Starting point is 00:10:35 Certainly, this is the case in the U.S., where we've already seen the Stable Act introduced and action targeting Tether. And Tether is a not insignificant part of the reason that so many are interested in Circle and USDC as well. USDC potentially represents the regulated alternative to USDT. It's the thing that regulators could possibly get comfortable with, allowing this key part of the plumbing of Defi in particular to pass regulatory muster. In that, the announcement comes at an interesting time. I've started to see a lot of the same sort of opacity critiques that have focused on tether start to be applied to USDC as well.
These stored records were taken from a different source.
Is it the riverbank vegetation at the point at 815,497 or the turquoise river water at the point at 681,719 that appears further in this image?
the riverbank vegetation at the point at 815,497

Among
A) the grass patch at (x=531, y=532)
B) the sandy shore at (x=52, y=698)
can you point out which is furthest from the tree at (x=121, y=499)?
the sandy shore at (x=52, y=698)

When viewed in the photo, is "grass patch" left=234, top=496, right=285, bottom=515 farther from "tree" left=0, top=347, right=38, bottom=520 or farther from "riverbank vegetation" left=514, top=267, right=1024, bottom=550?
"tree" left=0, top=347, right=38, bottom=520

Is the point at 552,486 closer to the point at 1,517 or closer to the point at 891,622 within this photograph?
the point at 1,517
The prospectus doesn't really go into detail about reserves, for example, and right now
Starting point is 00:11:13 there aren't necessarily super clear regular attestations. Without clear reserve attestations, confidence in any stable coin is going to remain elusive. Circle CEO Jeremy Aller, who was on the show earlier this week, clearly recognized this. He tweeted an initial thread about their SPAC listing, but then wrote a whole separate thread specifically about this. He writes, a separate thread on being a public company and increasing public transparency around USC. As we partner with major companies and financial institutions, and as people around the world
Starting point is 00:11:42 interact with USDC, becoming a public company is a critical step in providing greater transparency as a firm. As part of our transformation from private to public company, that also creates an opportunity for Circle to also provide significantly more transparency about the business we are building around USC and about the reserves that back USDC. Circle intends to become the most public and transparent operator of full reserve stable coins in the market today. With upcoming public filings and new USDC reserve attestations, our intention is to provide a detailed summary of USDC reserves. Not only will all Circle's overall financial accounts be held to the highest standards of But ultimately, all of these public disclosures will be held to the standards of the top financial
Starting point is 00:12:22 regulator in the United States, the SEC. With scale and success comes greater expectations and the need for greater transparency. We also recognize that this is a journey and that self-governance and regulatory models in this space will evolve. We intend to be a leader throughout this. I think of all the commentary I saw about this, Maya Zahavi got it best. She wrote, Huge. The implications of a Circle SPAC on crypto can't be overstated. Circle taking advantage of SPAC's regulatory ease seems advantageous. In other words, they'd rather go public now than after regulatory clarity as to the status of stablecoins. Or, Circle going public by a SPAC is essentially front-running the Stablecoin Act. The question that started this show was can these
Starting point is 00:13:03 IPOs rekindle Wall Street excitement? And the short answer is, I don't think so. Circle, however, is massively more interesting and significant to me than Robin Hood, because I think the implications really are about this whole stablecoin infrastructure. Can USDC thread the needle to find a legally recognized home in public markets for USD stablecoins even in the central bank digital currency era? And in so doing, could we have a stable coin that actually has clear reserve attestations? By the way, as I was writing this, there was another SPAC announced by an exchange I've never heard of backed with Block 1 money, and it just feels like a complete money grab to me, given how hard it's going to be to compete with the exchanges that are already around today. So at least for now,
Starting point is 00:13:42 I find it pretty ignorable. But lastly, I will say going back to the original question is a larger question of whether and how much we care about whether Wall Street's excitement gets rekindled. However, that's a topic for another show. For now, guys, I hope you're having a great weekend. I appreciate you listening. And until tomorrow, be safe and take care of each other. Peace.